-- BEGIN Extract --

Vincent wrote his Commonitory to provide himself with a general rule to distinguish Catholic truth from heresy, committing it to writing as a reference. It is known for Vincent's famous maxim: "Moreover, in the Catholic Church itself, all possible care must be taken, that we hold that faith which has been believed everywhere, always, by all." The currently accepted idea that Vincent was a semipelagian is attributed to a 17th-century Protestant theologian, Gerardus Vossius, and developed in the 17th century by Cardinal Henry Noris. Evidence of Vincent's semipelagianism, according to Reginald Moxon, is Vincent's, "great vehemence against" the doctrines of Augustine of Hippo in Commonitory.

-- END Extract --

◆ **Work to complete**: According to the passage on Vincent's Commonitory, which 17th-century Protestant theologian is credited with originating the idea that Vincent was a semipelagian?

-- BEGIN Stored data --

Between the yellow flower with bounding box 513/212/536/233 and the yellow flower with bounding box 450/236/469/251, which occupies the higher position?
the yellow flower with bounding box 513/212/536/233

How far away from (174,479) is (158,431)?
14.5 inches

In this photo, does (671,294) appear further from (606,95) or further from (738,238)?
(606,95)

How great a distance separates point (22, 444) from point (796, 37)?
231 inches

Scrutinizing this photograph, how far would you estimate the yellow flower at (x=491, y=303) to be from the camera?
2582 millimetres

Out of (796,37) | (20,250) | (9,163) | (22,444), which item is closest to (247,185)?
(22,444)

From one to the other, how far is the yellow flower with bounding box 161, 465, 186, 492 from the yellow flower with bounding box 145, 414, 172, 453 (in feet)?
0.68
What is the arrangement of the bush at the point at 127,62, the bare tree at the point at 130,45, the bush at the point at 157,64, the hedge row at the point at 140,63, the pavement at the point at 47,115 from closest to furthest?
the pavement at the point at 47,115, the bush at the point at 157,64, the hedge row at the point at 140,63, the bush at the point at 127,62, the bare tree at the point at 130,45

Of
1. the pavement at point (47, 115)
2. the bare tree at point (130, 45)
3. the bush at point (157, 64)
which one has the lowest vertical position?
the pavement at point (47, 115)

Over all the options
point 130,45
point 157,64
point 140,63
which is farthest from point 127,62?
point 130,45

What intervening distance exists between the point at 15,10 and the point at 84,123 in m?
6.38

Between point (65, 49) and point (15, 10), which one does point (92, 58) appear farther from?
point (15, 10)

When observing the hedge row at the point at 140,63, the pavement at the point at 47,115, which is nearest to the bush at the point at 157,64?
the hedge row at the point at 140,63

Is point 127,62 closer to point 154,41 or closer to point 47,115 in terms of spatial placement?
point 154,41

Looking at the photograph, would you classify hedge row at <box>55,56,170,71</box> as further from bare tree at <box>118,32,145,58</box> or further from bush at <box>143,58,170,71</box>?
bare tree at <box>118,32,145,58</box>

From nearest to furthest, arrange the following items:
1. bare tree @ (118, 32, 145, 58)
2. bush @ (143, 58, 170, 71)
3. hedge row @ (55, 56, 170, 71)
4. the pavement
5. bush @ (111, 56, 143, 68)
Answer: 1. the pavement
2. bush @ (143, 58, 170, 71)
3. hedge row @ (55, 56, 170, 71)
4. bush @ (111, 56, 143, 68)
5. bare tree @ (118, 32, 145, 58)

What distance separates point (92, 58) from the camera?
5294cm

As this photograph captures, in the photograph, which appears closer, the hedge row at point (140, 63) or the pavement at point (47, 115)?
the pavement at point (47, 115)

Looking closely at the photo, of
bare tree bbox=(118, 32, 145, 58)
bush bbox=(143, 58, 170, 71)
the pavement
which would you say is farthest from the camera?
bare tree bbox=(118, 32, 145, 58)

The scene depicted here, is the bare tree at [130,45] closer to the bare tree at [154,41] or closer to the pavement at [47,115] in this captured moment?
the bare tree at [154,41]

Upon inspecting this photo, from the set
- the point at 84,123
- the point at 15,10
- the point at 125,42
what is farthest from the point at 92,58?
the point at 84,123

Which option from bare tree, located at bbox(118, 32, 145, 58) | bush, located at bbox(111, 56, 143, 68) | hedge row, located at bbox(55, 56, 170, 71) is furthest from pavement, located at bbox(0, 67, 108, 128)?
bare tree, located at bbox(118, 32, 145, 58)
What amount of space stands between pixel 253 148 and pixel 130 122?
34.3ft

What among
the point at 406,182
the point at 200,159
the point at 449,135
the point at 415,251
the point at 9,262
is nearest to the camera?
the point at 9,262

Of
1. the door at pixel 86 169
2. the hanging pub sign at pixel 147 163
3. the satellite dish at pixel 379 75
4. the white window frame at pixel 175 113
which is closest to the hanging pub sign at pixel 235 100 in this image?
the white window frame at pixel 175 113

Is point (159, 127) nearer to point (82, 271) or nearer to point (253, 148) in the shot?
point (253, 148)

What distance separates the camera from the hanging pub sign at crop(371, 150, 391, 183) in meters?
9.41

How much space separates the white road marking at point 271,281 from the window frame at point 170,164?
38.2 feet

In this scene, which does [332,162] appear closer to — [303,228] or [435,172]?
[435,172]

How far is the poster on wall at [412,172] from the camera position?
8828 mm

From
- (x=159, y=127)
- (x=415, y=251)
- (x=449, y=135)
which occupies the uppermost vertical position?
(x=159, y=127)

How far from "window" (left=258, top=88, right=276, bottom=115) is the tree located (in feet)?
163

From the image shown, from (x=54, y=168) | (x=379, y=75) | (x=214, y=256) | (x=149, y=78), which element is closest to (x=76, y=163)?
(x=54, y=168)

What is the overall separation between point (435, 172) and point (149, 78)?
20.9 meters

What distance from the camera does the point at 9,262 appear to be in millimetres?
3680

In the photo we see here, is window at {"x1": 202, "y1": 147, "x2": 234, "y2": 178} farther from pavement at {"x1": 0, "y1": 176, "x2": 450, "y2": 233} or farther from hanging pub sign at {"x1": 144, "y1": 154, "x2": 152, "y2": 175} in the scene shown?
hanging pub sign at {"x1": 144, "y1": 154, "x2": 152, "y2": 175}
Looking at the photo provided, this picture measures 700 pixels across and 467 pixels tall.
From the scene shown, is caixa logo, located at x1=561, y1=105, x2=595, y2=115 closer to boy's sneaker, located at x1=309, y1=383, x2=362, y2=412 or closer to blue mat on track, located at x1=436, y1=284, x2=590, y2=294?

-- END Stored data --

◆ **Reply**: Gerardus Vossius